The OPEC meeting is the bi-annual meeting of the Organization of the Petroleum Exporting Countries, and OPEC is probably one of the most important groups in the world. They are important as they have a strong influence on crude oil prices and supply, and therefore indirectly – your energy and transportation costs.
From a trader’s perspective, the meeting is important as comments leading up to the meeting and actual decisions at the meetings tend to set the trend for crude oil prices. There are two meetings per year, but OPEC can meet more than two times a year if they think it is necessary.
In January 2019, the group consisted of fourteen member countries, with Saudi Arabia being the unofficial leader. In 2016, OPEC was behind 44% of the world’s crude oil production, and they had control of 81.5% of the world’s proven oil reserves according to the US Energy Information Administration (EIA). Other large and important OPEC members include Iraq, with daily crude oil production of 4.4 million barrels a day in 2016, followed by Iran at 3.9 million barrels, and UEA at 3.1 million.
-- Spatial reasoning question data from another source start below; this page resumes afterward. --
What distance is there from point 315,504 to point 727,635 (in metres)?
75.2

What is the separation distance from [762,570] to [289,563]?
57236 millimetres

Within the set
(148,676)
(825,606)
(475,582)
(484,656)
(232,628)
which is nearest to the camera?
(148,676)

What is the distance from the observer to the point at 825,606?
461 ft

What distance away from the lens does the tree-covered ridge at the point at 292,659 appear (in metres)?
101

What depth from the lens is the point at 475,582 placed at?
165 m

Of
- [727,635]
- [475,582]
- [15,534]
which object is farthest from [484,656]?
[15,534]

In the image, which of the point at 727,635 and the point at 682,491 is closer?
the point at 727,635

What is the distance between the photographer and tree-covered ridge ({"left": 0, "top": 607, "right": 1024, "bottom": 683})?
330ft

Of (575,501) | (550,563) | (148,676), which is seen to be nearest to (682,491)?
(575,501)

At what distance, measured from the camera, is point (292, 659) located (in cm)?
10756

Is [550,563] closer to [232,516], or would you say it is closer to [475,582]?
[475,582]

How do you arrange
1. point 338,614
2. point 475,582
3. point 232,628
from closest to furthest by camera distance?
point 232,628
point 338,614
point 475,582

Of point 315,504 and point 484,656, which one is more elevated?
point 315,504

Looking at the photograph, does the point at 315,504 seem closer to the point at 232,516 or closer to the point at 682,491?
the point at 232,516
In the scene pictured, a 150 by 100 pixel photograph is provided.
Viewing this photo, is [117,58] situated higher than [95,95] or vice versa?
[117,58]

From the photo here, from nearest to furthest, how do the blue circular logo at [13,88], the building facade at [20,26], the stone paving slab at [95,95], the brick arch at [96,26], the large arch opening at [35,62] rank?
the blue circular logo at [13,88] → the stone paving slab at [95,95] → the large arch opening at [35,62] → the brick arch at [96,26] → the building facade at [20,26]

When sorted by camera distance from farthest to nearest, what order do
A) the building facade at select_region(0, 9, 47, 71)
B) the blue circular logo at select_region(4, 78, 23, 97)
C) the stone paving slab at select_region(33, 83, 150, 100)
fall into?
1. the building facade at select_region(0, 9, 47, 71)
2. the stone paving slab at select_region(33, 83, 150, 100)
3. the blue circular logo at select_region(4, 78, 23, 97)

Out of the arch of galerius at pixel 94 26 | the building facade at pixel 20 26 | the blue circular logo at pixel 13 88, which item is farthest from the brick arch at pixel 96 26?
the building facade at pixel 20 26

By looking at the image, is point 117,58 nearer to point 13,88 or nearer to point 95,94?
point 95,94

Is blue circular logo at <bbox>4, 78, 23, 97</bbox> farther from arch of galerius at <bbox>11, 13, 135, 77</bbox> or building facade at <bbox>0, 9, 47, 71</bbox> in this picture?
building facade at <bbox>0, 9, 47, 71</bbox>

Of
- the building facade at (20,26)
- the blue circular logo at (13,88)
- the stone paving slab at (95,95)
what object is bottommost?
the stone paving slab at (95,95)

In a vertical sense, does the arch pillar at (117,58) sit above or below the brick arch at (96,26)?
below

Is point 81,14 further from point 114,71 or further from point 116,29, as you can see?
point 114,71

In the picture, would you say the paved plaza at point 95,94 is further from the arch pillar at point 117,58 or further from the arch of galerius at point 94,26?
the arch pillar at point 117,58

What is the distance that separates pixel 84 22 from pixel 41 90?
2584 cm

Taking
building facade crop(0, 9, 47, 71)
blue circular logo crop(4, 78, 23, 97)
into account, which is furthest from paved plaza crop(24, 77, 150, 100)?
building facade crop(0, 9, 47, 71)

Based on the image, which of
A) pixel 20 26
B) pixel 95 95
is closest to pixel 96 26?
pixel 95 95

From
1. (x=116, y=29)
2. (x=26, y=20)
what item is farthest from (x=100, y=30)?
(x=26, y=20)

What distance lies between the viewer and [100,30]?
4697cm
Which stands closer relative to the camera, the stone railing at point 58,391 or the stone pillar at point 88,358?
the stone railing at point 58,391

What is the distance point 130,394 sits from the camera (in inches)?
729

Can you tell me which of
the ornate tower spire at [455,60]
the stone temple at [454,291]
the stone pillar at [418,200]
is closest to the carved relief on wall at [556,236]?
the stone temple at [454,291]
However, all of these countries are dwarfed by Saudi Arabia and their production of 10.4 million barrels per day.
When is the next OPEC announcement?
The next official OPEC meeting will take place on June 25 and 26, 2019.
The meeting takes place two times a year.
5 December 2019 - 177th meeting of the OPEC Conference - Vienna, Austria
6 December 2019 - 7th OPEC and non-OPEC Ministerial Meeting - Vienna, AustriaHow does the OPEC affect crude oil traders?
Each month, OPEC will publish figures on actual crude oil production by its members, traders use this to get an understanding if supply is increasing or decreasing. Large swings might influence crude oil prices if production is too large or too low compared with their predetermined crude oil production targets.
However, more importantly, in the OPEC meeting, the members will share their future crude oil production targets.
How does OPEC change the oil price and oil production?
OPEC will indirectly control crude oil prices by altering their crude oil production. If demand remains the same, but they lower their supply, then crude oil prices should increase. While, if they increase supply, and demand remains the same, crude oil prices should decline.
OPEC does not control demand, but they make assumptions about demand and try to produce crude oil to keep prices stable at a favorable price for its members, without causing too much trouble for its buyers. They are aware that if they keep prices too high that large oil consumers will try to shift away from crude oil.
In the past, OPEC had some control over crude oil prices, but the increased production of shale oil, the dominance of OPEC has diminished.
How has OPEC affected crude oil prices in the past?
Following the Yom Kippur War, in October 1973, OPEC decided to reduce their production significantly and to introduce an oil embargo against the US and other nations that supported Israel in the war. OPEC’s action caused a large spike in crude oil prices, and they traded from 3 dollars per barrel to 12 dollars. In the US, energy rationing was introduced, and in the UK the workweek was cut from five days to three days, while in seven European countries, non important Sunday driving was banned.
The oil embargo ended in March 1974, but prices remained high, and it led to a global economic recession, high unemployment rate and inflation.
By 1980 crude oil prices had reached a high of 40 dollars per barrel following the Iranian Revolution and the Iran-Iraq war. As prices were high, industrialized countries made efforts to switch away from crude oil usage, and exploration by Non-OPEC countries was ramped up. As an effect, crude oil demand declined, and total world crude production increased, this caused crude oil prices to plunge.
To try to stabilize the price, OPEC in 1982 introduced audited national quotas. However, this failed as some members did not comply. Saudi Arabia did its best to cut its production and did so by 66% from 1981 to 1985, but this did not help to boost crude oil prices. Instead, they ramped up production to cause crude oil prices to plunge below 10 dollars per barrel, and thereby make high costs production outside of Saudi Arabia to suffer.
The most recent episode of heavy OPEC intervention was from 2014 to 2018. From 2008 to 2016 US crude oil production doubled, as shale oil production made it more feasible to produce crude oil in the US.
Over the same period, OPEC members consistently produced more oil, and the Chinese economy was slowing down, and requiring less crude oil. From its 2014 highs of $115 per barrel, prices slumped by 89% to their 2016 low of $27.
It took time for the prices to regain their footing, as Saudi Arabia was applying the same strategy of the 1980s to drive out high-cost producers. As the low crude oil prices started to tire out OPEC members and drive out high-cost producers, OPEC began to reduce their production in 2016, to ramp up the cuts in 2017 and 2018. At the time of writing in early 2019, the price was trading at $70 per barrel, a significant improvement from the June 2016 to October 2017 average price of 50 dollars.